# [Selected extract]
Did you know that there are thousands of non-profit or 501(c)(3) organizations across Monmouth County: from parent-teacher organizations, garden clubs, and fraternal organizations, to hospitals, social service agencies, and local chapters of national organizations.  Non-profit staffs and volunteers work tirelessly to fulfill their organizations’ missions by advocating, educating, and raising funds that are essential to creating and sustaining programs and services that help people, save animals, provide food, preserve history, protect the environment, provide information so others can make informed decisions, and so much more. While the causes are varied, non-profits exist to address unmet societal needs.  They are an essential part of a thriving community and they encourage us to think beyond our own wants and needs and about what it could possibly be like to struggle endlessly to achieve the things many of us take for granted, such a stable home, food, health and safety. Without non-profits we are lost.  With them we are able to contribute to making our world a better place.

Giving is personal.  If you’ve lost a loved one to a disease, you may feel an affinity towards an organization that does medical research.  If you know someone whose home was destroyed in a flood or fire, you may donate to an organization that helps rebuild devastated communities.  Or maybe you are loyal to your alma mater, and so you support your alumni association.  Sometimes, however, we are asked to give to help people with whom we have nothing in common or know little about.  Often these individuals live right in our own towns and are elderly or disabled, home bound, and do not have the financial resources to get the help they need.  They depend on assistance from non-profit organizations in order to live safely and with dignity.

# [Assignment]
In one to three sentences, explain why the passage on Monmouth County non-profits says a person might feel drawn to an organization that does medical research.

[Records drawn from a dataset]
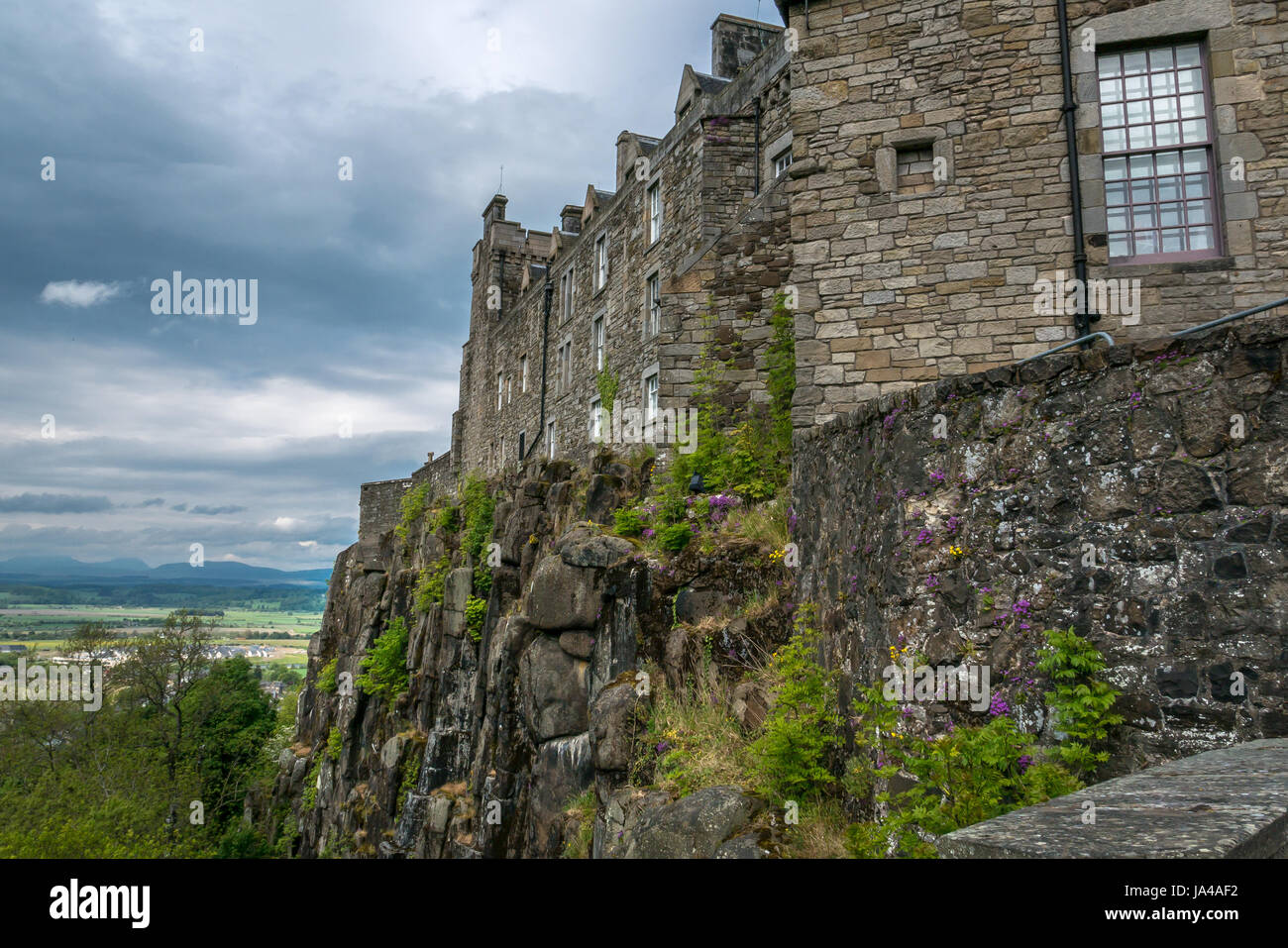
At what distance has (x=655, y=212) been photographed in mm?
20469

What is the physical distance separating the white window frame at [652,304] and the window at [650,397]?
1120mm

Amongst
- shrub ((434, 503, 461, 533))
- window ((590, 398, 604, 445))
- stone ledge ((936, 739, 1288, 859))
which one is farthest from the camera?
shrub ((434, 503, 461, 533))

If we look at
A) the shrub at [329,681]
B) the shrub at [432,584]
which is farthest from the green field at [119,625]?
the shrub at [432,584]

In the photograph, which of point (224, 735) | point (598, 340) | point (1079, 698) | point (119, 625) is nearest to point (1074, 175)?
point (1079, 698)

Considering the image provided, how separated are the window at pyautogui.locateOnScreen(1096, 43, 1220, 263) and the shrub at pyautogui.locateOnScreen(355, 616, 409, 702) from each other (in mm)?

# [Result for this task]
The passage holds that giving is personal. Someone who has lost a loved one to a disease may feel an affinity toward an organization that does medical research.